And all of them ran approx 40% slower than the Apple one did under PyTorch, ~60ms per inference (vs ~44ms for Apple model under PyTorch).
I haven't included the exported models in this repo but if you export your own then you can try them in the benchmark script. I got results like:
python -m experiment.benchmark --coreml-model-path models/Model.mlpackage
Inferred 1821 inputs in 101774.21ms
One nice thing is the HF exporter generates a model which returns a nicer data structure from model.predict
:
{'var_482': array([[0.53114289, 0.46885711]]), 'probabilities': {'NEGATIVE': 0.5311428904533386, 'POSITIVE': 0.4688571095466614}, 'classLabel': 'NEGATIVE'}
i.e. you don't have to do the softmax + argmax to get probability and predicted class from the raw logits, it's already done for you.
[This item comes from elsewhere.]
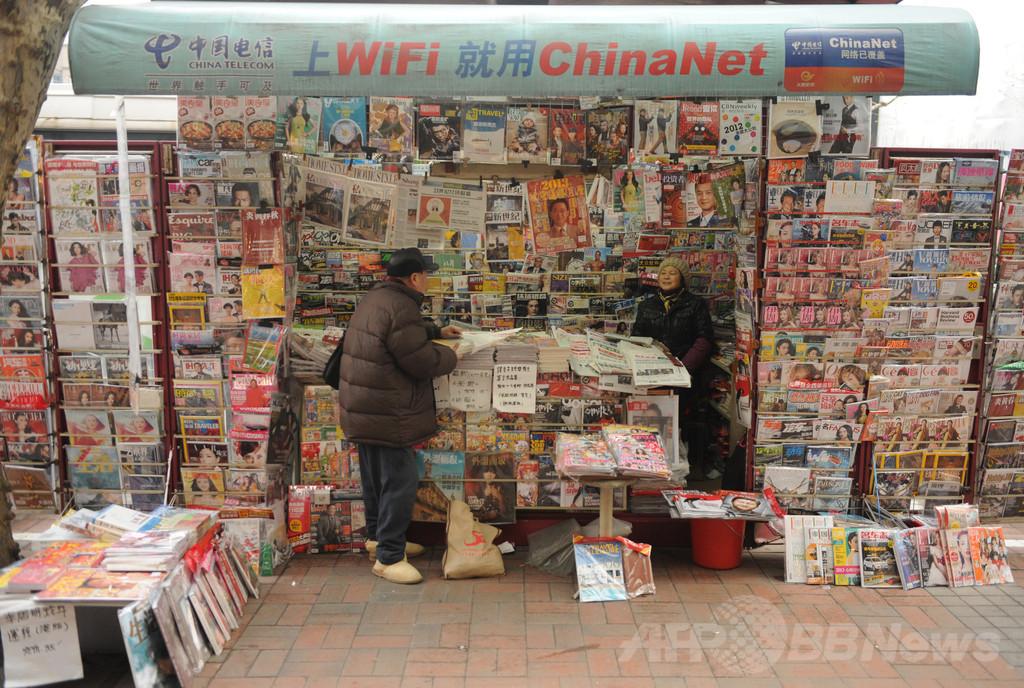 中国紙で日本地図に「きのこ雲」、岸田外相「容認できない」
(I think this may be what the --feature=sequence-classification
option does).
https://towardsdatascience.com/gpu-acceleration-comes-to-pytorch-on-m1-macs-195c399efcc1
PyTorch v1.12 introduces GPU-accelerated training on Apple Silicon
ane_transformers
specifies "torch>=1.10.0,<=1.11.0"
, perhaps specifically to avoid this? (or that was just the latest version when authored)
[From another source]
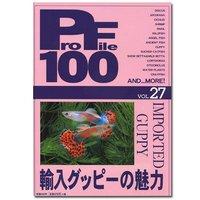 プロファイル100 vol.27 輸入グッピーの魅力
Seems worth exploring though.
https://pytorch.org/blog/introducing-accelerated-pytorch-training-on-mac/
PyTorch claims 6-7x faster training and ~14x faster inference for Huggingface BERT using the Metal Performance Shaders backend on an M1 Ultra, "using batch size=64" (batch inference? training?)
The previous article only achieved ~2x speedup on a regular M1 though.
I added this option to both server_pytorch
and benchmark
scripts.
I had to upgrade to PyTorch 2.0 to get it run with no warnings.
The results were interesting - no speedup for the apple/ane-distilbert-base-uncased-finetuned-sst-2-english
model, but a significant speedup for the vanilla distilbert-base-uncased-finetuned-sst-2-english
model.
$ python -m experiment.benchmark --pytorch --pytorch-use-mps
Inferred 1821 inputs in 78389.13ms
$ python -m experiment.benchmark --pytorch-model-name distilbert-base-uncased-finetuned-sst-2-english --pytorch-use-mps
Inferred 1821 inputs in 22854.41ms
This is down to ~12.5ms per inference, so about 3.5x faster than CPU PyTorch and only about 3x slower than the CoreML ANE-accelerated version.
apple/ane-distilbert-base-uncased-finetuned-sst-2-english
is clearly derived from distilbert-base-uncased-finetuned-sst-2-english
.
But... what if I want to run a different fine-tuned DistilBERT variant on the ANE?
We can see on their repo the following explanation of how the model was generated:
...we initialize the baseline model as follows:
import transformers
model_name = "distilbert-base-uncased-finetuned-sst-2-english"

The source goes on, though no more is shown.